Alleging negligent misrepresentation, unjust enrichment, and violations of state-consumer-protection acts, Plaintiffs had it in their original complaint that CVS overcharged them by collecting more for generic drugs than it was allowed under the National Council for Prescription Drug Program ("NCPDP").See Sheet Metal Workers Local No. 20 Welfare and Benefit Fund v. CVS Health Corp., 221 F.Supp.3d 227, 229-31 (D.R.I. 2016) (denying CVS's motion to dismiss). According to this complaint, a key component of CVS's fraud was its Health Savings Pass ("HSP") program, which CVS developed to compete with big-box retailers (e.g., Wal-Mart, Inc.) who had recently slashed prices on certain generic drugs. See id. at 229-30.
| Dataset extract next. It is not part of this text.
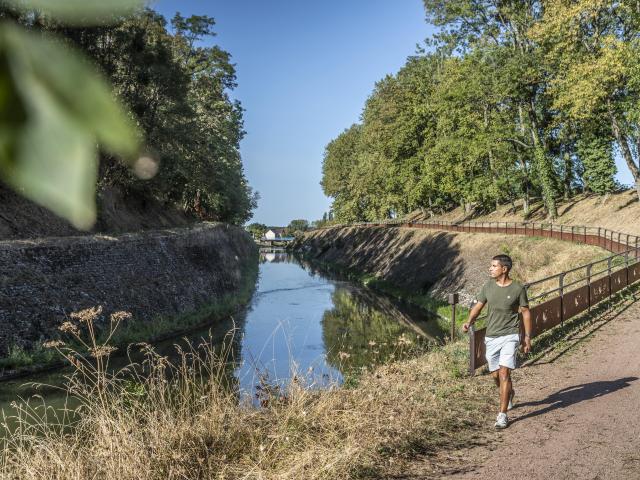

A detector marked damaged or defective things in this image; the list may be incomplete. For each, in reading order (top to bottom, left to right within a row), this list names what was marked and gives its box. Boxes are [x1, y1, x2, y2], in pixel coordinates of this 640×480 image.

rusty metal railing [316, 219, 640, 374]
Instituted November 2008 and discontinued February 2016, the HSP program allowed individual cash-paying CVS customers to access discounted prices by paying an annual membership fee. (Pls.' Proposed First Am. Compl. ("PAC") 3, ECF No. 58-1). Though nominal, the fee paid substantial dividends. CVS saved large sums by purposefully structuring the HSP program to prevent Plaintiffs, and others similarly situated, from accessing the program's discounts while remaining (or so it thought) in compliance with NCPDP's requirement that CVS charge Plaintiffs no more than the general public, that is, no more than the "Usual and Customary" ("U & C") price for drugs. (Id. at 1-4, 43.) The thought was that because the HSP price was not available to cash customers, but only to HSP members, CVS was not required to offer that price to Plaintiffs, but could instead report the higher price paid by non-HSP-member cash customers as the U & C price.2 (Id. at 25.) This allowed CVS to retain cash customers without passing on the price cut to purchasers like Plaintiffs. (Id. at 20-24.)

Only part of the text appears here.